Extracted records
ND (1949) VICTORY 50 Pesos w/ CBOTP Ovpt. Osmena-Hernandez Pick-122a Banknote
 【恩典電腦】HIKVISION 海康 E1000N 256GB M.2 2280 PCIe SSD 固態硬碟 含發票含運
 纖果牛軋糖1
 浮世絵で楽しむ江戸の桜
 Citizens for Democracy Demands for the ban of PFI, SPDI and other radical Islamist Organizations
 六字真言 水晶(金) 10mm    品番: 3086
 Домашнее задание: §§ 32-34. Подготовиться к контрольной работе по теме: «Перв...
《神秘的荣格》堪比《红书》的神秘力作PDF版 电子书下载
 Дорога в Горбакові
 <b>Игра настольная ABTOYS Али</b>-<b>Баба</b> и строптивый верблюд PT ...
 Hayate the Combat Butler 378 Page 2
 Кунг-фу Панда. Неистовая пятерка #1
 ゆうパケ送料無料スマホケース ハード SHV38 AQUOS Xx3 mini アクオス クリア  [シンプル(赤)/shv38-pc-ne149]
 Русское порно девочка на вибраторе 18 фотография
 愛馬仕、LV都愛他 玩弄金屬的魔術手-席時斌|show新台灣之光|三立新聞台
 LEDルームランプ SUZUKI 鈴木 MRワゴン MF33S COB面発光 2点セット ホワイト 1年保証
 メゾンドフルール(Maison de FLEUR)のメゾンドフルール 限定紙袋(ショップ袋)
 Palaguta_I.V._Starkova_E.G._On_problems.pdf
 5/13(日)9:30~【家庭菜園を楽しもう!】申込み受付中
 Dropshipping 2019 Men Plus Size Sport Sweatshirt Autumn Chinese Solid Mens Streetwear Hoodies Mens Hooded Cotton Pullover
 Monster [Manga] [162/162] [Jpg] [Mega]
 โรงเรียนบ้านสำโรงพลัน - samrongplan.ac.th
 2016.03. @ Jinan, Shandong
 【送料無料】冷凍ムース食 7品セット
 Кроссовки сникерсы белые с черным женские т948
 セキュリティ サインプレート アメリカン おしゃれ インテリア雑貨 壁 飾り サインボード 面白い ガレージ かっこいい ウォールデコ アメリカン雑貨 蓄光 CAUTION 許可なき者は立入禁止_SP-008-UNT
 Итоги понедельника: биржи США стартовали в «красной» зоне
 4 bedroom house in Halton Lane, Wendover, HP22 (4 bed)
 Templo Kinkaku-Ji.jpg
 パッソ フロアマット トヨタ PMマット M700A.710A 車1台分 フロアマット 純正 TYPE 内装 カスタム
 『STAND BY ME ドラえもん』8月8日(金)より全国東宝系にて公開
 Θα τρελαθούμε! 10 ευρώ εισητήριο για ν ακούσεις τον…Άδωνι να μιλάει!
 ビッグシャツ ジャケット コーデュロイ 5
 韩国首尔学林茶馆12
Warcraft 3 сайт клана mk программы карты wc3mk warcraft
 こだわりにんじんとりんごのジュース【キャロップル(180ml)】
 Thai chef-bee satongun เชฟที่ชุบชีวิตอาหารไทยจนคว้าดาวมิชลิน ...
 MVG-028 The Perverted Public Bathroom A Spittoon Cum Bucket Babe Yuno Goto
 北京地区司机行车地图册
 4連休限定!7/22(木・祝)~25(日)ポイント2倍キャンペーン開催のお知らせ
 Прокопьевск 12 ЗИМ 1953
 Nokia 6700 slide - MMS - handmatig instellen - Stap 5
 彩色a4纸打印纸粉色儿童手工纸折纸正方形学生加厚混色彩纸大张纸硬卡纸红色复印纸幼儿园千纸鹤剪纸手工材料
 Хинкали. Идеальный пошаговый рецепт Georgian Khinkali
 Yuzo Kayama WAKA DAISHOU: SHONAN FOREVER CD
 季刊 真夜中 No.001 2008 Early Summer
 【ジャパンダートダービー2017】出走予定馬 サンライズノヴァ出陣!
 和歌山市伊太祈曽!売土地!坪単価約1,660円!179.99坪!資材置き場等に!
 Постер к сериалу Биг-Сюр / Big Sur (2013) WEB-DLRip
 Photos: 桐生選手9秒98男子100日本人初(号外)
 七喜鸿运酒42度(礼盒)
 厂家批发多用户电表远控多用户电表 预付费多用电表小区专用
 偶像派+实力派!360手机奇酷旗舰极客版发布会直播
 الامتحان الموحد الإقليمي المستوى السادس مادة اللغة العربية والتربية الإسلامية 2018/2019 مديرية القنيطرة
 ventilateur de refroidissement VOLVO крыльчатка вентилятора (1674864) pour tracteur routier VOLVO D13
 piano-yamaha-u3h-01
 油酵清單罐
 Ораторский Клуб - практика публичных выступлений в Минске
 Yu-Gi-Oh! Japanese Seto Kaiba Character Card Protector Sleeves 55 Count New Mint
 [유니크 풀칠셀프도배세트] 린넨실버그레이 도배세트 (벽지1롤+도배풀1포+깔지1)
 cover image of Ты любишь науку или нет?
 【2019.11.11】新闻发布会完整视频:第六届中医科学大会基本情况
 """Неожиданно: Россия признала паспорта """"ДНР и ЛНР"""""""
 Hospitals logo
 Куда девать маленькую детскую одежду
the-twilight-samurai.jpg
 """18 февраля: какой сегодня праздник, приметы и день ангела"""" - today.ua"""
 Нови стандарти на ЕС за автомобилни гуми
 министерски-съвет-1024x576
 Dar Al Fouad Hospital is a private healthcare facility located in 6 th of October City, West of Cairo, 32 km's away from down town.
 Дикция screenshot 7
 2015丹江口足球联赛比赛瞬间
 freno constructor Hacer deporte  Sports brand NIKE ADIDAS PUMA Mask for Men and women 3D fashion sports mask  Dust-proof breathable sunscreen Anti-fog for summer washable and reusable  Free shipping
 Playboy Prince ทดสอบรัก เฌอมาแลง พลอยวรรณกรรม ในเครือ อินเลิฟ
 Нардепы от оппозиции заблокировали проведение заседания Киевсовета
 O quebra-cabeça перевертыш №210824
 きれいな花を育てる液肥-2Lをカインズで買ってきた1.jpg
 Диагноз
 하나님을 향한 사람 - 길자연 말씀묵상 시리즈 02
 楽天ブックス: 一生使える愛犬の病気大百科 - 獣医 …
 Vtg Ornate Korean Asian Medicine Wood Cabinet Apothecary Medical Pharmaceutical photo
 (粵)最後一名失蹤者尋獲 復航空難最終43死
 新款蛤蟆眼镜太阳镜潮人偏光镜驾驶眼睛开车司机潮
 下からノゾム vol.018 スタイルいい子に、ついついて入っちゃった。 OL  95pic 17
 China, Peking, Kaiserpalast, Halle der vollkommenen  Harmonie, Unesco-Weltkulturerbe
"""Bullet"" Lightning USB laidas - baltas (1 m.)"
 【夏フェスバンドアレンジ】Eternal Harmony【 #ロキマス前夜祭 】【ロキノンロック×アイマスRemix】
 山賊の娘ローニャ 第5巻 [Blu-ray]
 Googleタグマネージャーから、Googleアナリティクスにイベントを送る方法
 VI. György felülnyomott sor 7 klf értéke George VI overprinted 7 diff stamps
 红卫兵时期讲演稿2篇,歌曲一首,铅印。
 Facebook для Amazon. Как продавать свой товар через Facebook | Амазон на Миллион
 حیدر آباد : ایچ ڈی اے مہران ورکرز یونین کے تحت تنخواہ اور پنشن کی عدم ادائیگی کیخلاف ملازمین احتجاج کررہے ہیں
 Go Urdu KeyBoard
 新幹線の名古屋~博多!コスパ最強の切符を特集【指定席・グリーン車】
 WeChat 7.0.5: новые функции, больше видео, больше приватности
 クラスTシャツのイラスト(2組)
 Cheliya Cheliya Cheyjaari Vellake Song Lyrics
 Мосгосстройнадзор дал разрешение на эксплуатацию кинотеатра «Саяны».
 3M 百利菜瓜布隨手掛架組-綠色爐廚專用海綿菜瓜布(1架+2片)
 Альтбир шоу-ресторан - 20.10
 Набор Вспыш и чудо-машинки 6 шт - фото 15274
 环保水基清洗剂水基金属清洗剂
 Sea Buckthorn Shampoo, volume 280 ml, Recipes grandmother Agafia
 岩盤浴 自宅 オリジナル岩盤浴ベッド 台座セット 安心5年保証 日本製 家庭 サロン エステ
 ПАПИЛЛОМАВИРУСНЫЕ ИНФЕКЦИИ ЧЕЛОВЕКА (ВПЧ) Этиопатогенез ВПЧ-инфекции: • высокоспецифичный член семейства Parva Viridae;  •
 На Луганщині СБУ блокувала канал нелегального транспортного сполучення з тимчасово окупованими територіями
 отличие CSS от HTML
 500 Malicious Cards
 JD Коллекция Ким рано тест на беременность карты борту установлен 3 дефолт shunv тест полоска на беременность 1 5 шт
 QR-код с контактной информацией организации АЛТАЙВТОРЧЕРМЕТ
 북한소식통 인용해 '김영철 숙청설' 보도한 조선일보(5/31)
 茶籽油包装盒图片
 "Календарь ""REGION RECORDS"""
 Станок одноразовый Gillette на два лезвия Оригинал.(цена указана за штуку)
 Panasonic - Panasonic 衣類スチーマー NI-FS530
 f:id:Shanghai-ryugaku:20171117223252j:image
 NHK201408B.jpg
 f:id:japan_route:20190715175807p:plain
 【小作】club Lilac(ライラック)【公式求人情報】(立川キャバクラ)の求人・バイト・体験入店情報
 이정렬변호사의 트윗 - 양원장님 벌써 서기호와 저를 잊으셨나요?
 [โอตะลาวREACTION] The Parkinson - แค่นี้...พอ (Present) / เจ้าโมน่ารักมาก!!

* _Problem to solve_: When the line with "cover image of Ты любишь науку или нет?" is reached in the data above, start copying there, and copy each line exactly until the line with "the-twilight-samurai.jpg" has been copied; copy nothing else.

* _Solution for this problem_:
 cover image of Ты любишь науку или нет?
 【2019.11.11】新闻发布会完整视频:第六届中医科学大会基本情况
 """Неожиданно: Россия признала паспорта """"ДНР и ЛНР"""""""
 Hospitals logo
 Куда девать маленькую детскую одежду
the-twilight-samurai.jpg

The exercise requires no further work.